The potential application of surface modified silica nanomaterials to boost the stability of oil in water emulsions created by alkali-polymer flooding has been investigated. Long-term phase behavior experiments and interfacial tension measurements are performed. We evaluate the effects of particle size and surface modification, as well the influence of the alkali type and concentration on the emulsion stability. The workflow helps understanding the fluid-fluid interactions and facilitates the selection of materials for further core-flood evaluations.
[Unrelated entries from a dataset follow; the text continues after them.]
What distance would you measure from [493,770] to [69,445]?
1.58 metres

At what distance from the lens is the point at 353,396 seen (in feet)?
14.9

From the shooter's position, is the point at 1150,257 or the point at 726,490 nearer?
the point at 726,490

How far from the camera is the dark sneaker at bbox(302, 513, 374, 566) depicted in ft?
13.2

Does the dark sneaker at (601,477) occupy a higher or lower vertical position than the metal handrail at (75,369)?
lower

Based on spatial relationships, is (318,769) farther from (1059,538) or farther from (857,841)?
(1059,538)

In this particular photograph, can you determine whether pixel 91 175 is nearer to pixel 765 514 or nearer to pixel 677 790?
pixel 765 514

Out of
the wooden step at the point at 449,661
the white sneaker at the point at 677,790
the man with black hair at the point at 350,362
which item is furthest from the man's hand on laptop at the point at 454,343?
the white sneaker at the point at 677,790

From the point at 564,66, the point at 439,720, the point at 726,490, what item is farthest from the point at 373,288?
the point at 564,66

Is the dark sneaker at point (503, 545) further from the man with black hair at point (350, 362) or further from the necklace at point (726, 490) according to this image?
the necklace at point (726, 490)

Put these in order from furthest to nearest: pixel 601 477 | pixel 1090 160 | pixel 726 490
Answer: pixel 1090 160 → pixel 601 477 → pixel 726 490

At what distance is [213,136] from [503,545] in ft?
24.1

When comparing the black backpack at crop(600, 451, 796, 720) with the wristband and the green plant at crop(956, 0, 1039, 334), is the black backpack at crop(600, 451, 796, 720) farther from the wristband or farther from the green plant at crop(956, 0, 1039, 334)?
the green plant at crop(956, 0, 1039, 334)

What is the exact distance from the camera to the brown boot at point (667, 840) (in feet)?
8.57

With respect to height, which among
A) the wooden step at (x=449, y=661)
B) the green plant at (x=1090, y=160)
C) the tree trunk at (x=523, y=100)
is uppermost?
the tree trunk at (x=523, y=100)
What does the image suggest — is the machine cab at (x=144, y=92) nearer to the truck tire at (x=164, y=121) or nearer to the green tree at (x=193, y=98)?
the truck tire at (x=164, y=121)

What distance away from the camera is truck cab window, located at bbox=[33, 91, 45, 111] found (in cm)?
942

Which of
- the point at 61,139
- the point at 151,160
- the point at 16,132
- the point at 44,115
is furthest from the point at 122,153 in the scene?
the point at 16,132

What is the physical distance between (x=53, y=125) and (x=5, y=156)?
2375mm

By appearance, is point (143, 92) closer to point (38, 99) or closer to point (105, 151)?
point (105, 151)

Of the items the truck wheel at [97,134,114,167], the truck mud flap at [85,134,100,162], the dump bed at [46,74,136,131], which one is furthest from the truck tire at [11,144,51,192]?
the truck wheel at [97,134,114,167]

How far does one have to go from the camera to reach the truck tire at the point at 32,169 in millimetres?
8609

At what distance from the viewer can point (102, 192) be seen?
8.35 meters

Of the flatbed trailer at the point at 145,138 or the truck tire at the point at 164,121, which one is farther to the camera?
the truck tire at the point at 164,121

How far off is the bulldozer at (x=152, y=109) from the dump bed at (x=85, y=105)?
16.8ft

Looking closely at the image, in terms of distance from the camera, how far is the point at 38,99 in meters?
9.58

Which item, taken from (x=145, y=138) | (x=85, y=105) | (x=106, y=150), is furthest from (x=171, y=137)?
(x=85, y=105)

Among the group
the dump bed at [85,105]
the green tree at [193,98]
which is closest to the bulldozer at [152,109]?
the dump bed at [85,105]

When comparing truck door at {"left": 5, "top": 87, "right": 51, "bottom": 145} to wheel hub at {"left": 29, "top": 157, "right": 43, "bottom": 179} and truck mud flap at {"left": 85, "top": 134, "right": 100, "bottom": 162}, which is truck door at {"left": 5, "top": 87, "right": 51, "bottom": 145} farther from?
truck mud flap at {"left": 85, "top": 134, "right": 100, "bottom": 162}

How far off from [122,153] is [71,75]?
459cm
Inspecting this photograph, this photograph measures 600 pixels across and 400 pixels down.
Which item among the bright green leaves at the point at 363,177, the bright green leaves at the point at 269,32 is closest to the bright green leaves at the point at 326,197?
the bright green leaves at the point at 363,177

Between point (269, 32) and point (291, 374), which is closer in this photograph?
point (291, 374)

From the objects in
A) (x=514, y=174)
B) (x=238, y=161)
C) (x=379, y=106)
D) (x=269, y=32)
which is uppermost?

Three types of nanomaterials allowed investigating the effect of particle size (60 and 100 nm) and two different surface modifications, which differ slightly in hydrophilicity and zeta-potential. Phase-experiments were performed at 1:1 water/oil ratio using a high TAN crude-oil. Emulsion volume was recorded over 100 days and aqueous-phase composition was varied to study the effect of alkali concentration (1000−15000 ppm), particle type/concentration (0.05−5 wt.%), alkali (Na2CO3 versus K2CO3), and polymer (0 and 2000 ppm). Overall, ∼100 different combinations with triplicates were tested. IFT experiments were performed using a spinning-drop tensiometer, and results were compared at 300 min of observation.
Phase experiments revealed that surface modified nanomaterials have the ability to stabilize oil-in-water emulsions that were formed due to reaction of alkaline brine with crude-oil, supported by a low IFT in the alkali/particle system. Combination of 0.1 wt% silica particles and 3000ppm alkali produces very-long lived emulsions and outperforms the control experiments by a factor of four in terms of emulsion volume (at 100 days). The type of surface modification of the nanomaterial had a negligible effect on the volume of the stabilized emulsion. However, density and viscosity of the emulsion were influenced, which will affect fluid flow in the reservoir.
A synergistic effect of smaller size (higher effective concentration of particles) and more neutral surface charge of the modified particles resulted in emulsification of crude-oil with silica particles alone, which did not occur for the samples with larger particle size and lower zeta potential. Too high concentrations of alkali and particles resulted in destabilization of the emulsions, which may be due to charge reversal of particles and exceedance of the critical coagulation concentration. Since the viscosity of an emulsion is larger than that of the continuous phase, polymer could be required to flood the emulsion out of the reservoir. In our experiments, the addition of polymer reduced emulsion stability in the alkali-only experiments, but adding nanomaterial boosted the emulsion stability. Nano-EOR is an embryonic technology and to the best knowledge of the authors, literature data is scarce on how nanomaterials emulsify crude-oil, since most studies have been done with simple hydrocarbons such as decane. The majority of the existing literature addresses the stabilizing effect of nanoparticles on emulsions created due to the mixing of surfactants with hydrocarbons, whereas in this study we use alkali as an economically more attractive saponifying agent.